The worst spots are very visible grey colour and it looks like the KBG has sprouted but have been laid down by the water. Hopefully it will recover…
Might have to reseed the most washed away areas.. no renovation without obstacles!


----------



## Alowan (May 25, 2021)

Forecast says around 66 F day and 50 F Night (19C/10C) With clouds for the forseeable future. Hopefully that Will give some stability.


----------



## Alowan (May 25, 2021)

Going forward. The PRG is around 4-5 inches (at least). The KBG are still only around and inch.. so Holding off the mow - but Will have to do it soon.. higher I Can cut are 2 inches so the 1/3rd rule Will be broken unless I go around and Cut everything With a scissor 🙈🙈


----------



## Alowan (May 25, 2021)

Could not hold back anymore. Did a little test With the hand reel and looked good. The KBG are still below 2 inch..

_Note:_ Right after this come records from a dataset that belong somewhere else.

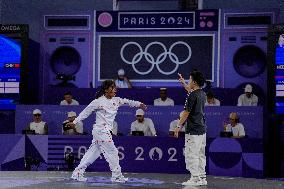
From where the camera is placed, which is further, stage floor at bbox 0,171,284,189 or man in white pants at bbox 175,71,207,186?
man in white pants at bbox 175,71,207,186

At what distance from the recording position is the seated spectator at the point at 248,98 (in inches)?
618

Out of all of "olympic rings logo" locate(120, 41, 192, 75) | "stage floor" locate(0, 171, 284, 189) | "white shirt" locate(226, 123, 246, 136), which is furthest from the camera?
"olympic rings logo" locate(120, 41, 192, 75)

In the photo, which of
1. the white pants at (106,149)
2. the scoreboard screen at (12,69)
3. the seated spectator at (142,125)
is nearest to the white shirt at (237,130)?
the seated spectator at (142,125)

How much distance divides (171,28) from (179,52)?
2.80ft

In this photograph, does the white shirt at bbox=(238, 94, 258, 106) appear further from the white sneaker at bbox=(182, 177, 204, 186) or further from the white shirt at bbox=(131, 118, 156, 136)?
the white sneaker at bbox=(182, 177, 204, 186)

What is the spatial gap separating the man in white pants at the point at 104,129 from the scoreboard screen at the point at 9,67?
761 cm

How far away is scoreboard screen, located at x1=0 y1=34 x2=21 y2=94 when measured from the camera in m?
17.0

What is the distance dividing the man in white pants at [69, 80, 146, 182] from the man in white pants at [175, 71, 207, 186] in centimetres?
106

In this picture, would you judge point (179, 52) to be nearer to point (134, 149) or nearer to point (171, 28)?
point (171, 28)

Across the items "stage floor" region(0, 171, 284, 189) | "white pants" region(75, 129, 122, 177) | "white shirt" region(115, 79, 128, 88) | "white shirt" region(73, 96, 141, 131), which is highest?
"white shirt" region(115, 79, 128, 88)

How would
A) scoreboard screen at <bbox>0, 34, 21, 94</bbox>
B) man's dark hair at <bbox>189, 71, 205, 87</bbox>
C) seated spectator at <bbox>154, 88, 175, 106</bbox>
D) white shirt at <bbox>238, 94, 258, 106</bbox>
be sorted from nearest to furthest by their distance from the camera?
1. man's dark hair at <bbox>189, 71, 205, 87</bbox>
2. seated spectator at <bbox>154, 88, 175, 106</bbox>
3. white shirt at <bbox>238, 94, 258, 106</bbox>
4. scoreboard screen at <bbox>0, 34, 21, 94</bbox>

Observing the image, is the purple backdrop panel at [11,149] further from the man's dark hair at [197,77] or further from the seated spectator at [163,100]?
the man's dark hair at [197,77]

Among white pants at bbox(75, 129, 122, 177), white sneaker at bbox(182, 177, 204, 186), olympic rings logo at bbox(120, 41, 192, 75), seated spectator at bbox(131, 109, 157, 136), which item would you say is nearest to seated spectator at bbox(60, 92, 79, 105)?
seated spectator at bbox(131, 109, 157, 136)

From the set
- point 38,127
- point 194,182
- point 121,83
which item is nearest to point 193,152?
point 194,182
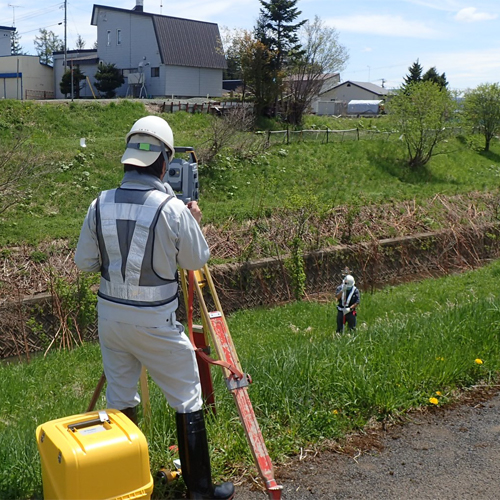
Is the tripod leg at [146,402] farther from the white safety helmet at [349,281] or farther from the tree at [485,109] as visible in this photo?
the tree at [485,109]

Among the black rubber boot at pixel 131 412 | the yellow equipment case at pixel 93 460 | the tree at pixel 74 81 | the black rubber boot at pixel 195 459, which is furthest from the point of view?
the tree at pixel 74 81

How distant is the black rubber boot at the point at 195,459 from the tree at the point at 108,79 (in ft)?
146

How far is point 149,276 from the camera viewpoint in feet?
12.0

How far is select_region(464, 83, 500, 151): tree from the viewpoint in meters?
40.2

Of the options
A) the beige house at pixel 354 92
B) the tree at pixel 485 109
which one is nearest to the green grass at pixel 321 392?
the tree at pixel 485 109

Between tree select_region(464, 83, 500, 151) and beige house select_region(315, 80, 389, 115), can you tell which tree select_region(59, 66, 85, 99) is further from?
beige house select_region(315, 80, 389, 115)

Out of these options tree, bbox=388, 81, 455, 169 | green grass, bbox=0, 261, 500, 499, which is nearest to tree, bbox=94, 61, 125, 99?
tree, bbox=388, 81, 455, 169

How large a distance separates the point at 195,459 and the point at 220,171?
2100cm

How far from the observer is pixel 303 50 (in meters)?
39.2

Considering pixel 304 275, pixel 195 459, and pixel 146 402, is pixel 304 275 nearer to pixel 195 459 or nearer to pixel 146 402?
pixel 146 402

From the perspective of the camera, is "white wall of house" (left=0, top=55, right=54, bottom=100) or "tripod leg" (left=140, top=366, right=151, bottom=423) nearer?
"tripod leg" (left=140, top=366, right=151, bottom=423)

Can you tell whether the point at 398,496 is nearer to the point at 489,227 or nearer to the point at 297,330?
the point at 297,330

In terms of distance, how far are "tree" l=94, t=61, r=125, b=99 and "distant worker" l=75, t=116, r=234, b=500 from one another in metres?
44.0

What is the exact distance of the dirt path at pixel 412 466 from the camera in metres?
4.08
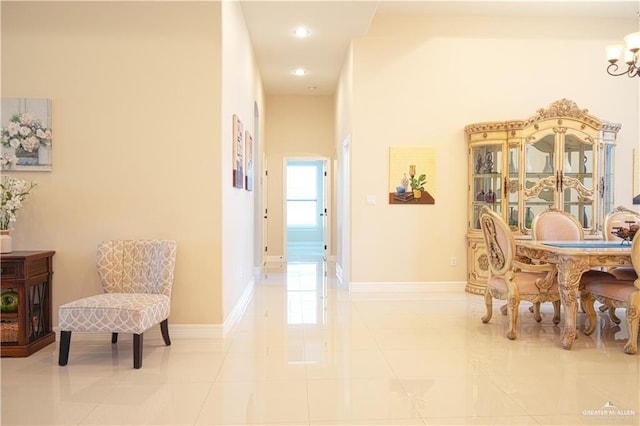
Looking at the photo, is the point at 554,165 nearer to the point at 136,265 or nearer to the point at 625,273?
the point at 625,273

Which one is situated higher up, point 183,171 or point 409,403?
point 183,171

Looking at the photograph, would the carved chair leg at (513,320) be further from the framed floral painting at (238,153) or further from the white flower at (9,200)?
the white flower at (9,200)

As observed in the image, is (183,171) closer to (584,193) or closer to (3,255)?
(3,255)

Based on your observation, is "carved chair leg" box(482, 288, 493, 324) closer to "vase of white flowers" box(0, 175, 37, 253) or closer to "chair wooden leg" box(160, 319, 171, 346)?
"chair wooden leg" box(160, 319, 171, 346)

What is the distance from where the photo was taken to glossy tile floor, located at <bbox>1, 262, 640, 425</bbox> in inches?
98.0

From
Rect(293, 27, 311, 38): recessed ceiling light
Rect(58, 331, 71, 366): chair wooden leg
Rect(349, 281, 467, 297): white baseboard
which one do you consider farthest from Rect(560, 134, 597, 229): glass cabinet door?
Rect(58, 331, 71, 366): chair wooden leg

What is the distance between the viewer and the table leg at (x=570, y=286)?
3596 mm

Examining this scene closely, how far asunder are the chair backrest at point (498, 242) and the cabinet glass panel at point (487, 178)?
160 centimetres

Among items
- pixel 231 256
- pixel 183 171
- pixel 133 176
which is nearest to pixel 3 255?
pixel 133 176

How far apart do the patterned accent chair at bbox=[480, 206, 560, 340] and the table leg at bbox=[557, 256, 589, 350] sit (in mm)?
252

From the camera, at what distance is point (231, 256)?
14.3 feet

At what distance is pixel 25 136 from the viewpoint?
12.3 ft

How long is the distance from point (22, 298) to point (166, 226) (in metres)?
1.13

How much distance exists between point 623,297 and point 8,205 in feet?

Cut at 2 inch With a manual reel (and a light bedknife setting so it had very little traction)

Could mow it all lighter without stepping very much on the lawn (maybe around 20 steps).
Hope it dosent screw up the KBG but Was a bit concerned that the prg would get too high..

Here are a few images after the "mow"







Also Got myself a little greenhouse so used building that to scratch the itch to do more work on the lawn..


----------



## Alowan (May 25, 2021)

*DAG+14*

Spread AMS. Seriously hard to spread such a small amount 0,2lb N/sqft. That is 110g/0.24lbs of my AMS product.. might be because I am used to spraying…

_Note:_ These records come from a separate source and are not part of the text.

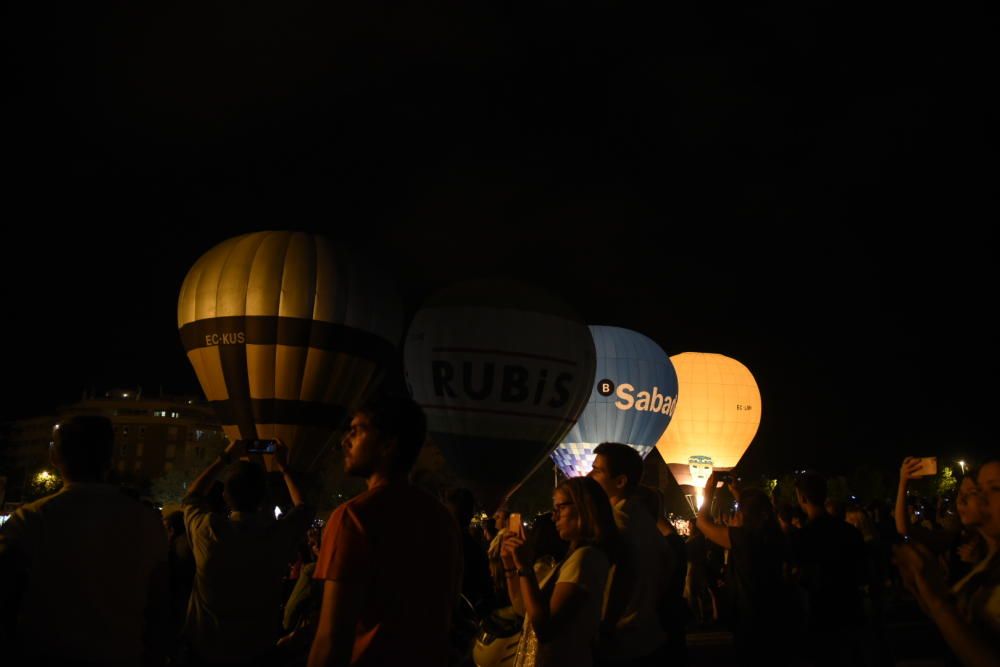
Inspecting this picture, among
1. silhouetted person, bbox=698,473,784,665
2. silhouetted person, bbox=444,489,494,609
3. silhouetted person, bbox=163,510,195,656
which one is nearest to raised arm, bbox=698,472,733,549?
silhouetted person, bbox=698,473,784,665

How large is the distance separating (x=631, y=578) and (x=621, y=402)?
1981 centimetres

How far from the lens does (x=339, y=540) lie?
252 cm

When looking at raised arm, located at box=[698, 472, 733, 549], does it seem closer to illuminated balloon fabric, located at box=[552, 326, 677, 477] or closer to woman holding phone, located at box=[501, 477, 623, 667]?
woman holding phone, located at box=[501, 477, 623, 667]

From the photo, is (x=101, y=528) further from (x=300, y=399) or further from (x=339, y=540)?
(x=300, y=399)

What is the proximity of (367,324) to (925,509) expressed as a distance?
34.4ft

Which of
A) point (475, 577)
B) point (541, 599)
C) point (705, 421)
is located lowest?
point (705, 421)

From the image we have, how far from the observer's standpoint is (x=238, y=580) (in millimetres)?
3949

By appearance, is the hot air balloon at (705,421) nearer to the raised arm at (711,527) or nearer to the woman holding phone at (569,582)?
the raised arm at (711,527)

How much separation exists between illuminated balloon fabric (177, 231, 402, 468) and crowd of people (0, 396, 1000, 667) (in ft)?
34.9

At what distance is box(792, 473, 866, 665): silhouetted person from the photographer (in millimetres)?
5082

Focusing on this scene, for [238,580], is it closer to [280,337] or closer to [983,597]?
[983,597]

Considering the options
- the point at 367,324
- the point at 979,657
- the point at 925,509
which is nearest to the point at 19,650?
the point at 979,657

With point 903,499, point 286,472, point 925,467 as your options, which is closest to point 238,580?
point 286,472

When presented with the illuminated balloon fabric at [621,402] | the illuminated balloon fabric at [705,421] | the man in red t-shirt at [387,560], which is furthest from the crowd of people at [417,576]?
the illuminated balloon fabric at [705,421]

The KBG still seems in pout stage. But it is becoming harder to see what is what..


----------



## Alowan (May 25, 2021)

*DAG+19*
The KBG seems to be starting up again. Not 100% sure. However it is funny how it looks compared to a year ago (clear that this years reno are stronger and better - think it is the cultivars)

Same seeddown etc etc. so only seed type and weather seems to be the variables.

*This year:*



*Last year: *


----------



## Alowan (May 25, 2021)

DAG+22

I moved my sprinkler and changed the watering to be less frequent but a little longer. Also seeded the few bare spots.

I Can see the colors starting to darken and There are some color differences which I account to this change. Weather has changed to more sun - and perfect temperatures for the grass!


----------



## BBLOCK (Jun 8, 2020)

Looking good!


----------



## kdn (Aug 26, 2020)

Great progress so far. The color will even out as it matures.


----------



## Alowan (May 25, 2021)

Thanks. Think I have been lucky with the timing.

The colour difference is even more visible atm but as said I hope it evens out 



There might be some fungus starting - it is not very much but still something that is there. Only treatment option I have for fungus is 16,7 g/l Difenoconazol. And I am not sure how that fares on new grass.. so holding off a bit..


----------



## g-man (Jun 15, 2017)

Are you feeding this?


----------



## Alowan (May 25, 2021)

g-man said:


> Are you feeding this?


Think so. Second spoon feeding tomorrow. 
Giving it 0.2lb/N as far as I can calculate. 
90g/92kvm which means that I should put down around 24,2g N.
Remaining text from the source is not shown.